A vegetable hideout

During winter or cooler weather everyone craves a nice bowl of hot, yummy soup, stew or chili. It warms  your hands, hearts and bellies. These one bowl meals can be excellent ways to get in some ingredients you may not be able to serve on their own. If you have a picky eater in your family this is for you.

Are there any particular colors or textures your family members have an aversion to? There are ways to include a lot of these ingredients into soups, stews and casseroles to get your family to eat them. After all you know they are healthy for all.

Over the Super Bowl weekend one of the favorite meals is Chili. There are many recipes out there and there are equal number of secret ingredients that make the Chilis famous. My secret ingredients for the Chili are the vegetables and spices I can hide in there.

I like to begin with a sautéing onions, garlic and ginger in a pan until lightly browned. Adding the ground meat (you can choose to use beef, turkey or chicken) to the onion mixture seasons the meat well while browning.

Here come the ingredients you want to hide. I chop any vegetables I want to include and add them to the meat and onion mixture. All colored peppers, zucchini, yellow squash, celery, carrots are good options. Once they are cooked through, add the beans (again use any kind you like). I like to mix dark red kidney and black beans for the color.

Then come the crushed tomatoes and tomato paste. Mix well and then add the spices. My favorite are ground cumin, cinnamon, turmeric and chili powder. With all the tomatoes and browned meat the turmeric does not make the chili “yellow” but you get the anti-inflammatory benefit of it.

I prefer not to add salt until the very end.
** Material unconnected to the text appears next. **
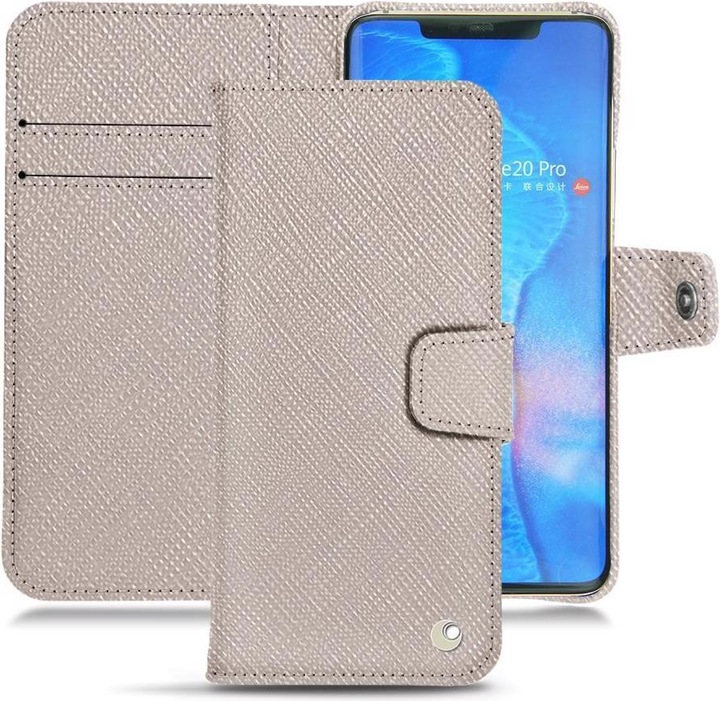 Produktbild Noreve Lederschutzhülle Wallet (Huawei Mate 20 Pro)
Taste the chili before adding any salt. The canned tomato products and beans may have enough salt and you may not need to add anymore.

You can also alter the proportion of beef to beans (increase beans) to reduce the saturated fat and increase the fiber.

Vegetable Hideout Chili

2 Tablespoons Canola or Peanut Oil

1 large onion, chopped

3-4 cloves Garlic, minced

1″ piece of Ginger, peeled and minced

1 pound Ground meat (lean  grass-fed beef, turkey or chicken)

1 Zucchini, diced

1 Red Pepper, diced

1 stalk Celery, diced

1 15 oz. can Dark Red Kidney Beans, drained and rinsed

1 15 oz. can Black Beans, drained and rinsed

1 28 oz. can Crushed Tomatoes

1 5 oz. can Tomato Paste

2 teaspoons Ground Cumin

1 teaspoon Ground Cinnamon

1 teaspoon Chili Powder

1/2 teaspoon Turmeric Powder

Salt, if needed

Fresh chopped Avocado and Cilantro for garnish (optional)

Heat oil in a large 6-8 qt. heavy bottom pot on medium-high heat. Add onion, garlic and ginger, sauté until lightly browned. Add the ground meat and cook stirring occasionally  until no pink parts remain.

Add chopped vegetables, stir well and cover. Let cook for about 10 minutes or until well-softened. Add beans, crushed tomatoes and tomato paste. Mix well and cover. Let heat through, about 15-20 minutes.

Add spices, stir well to mix. Taste the chili to determine if any salt is needed. Serve with fresh chopped avocado and cilantro, if desired. Enjoy a serving of vegetables hidden in your chili bowl. Chili can be frozen for up to 2 weeks. Defrost in the refrigerator overnight.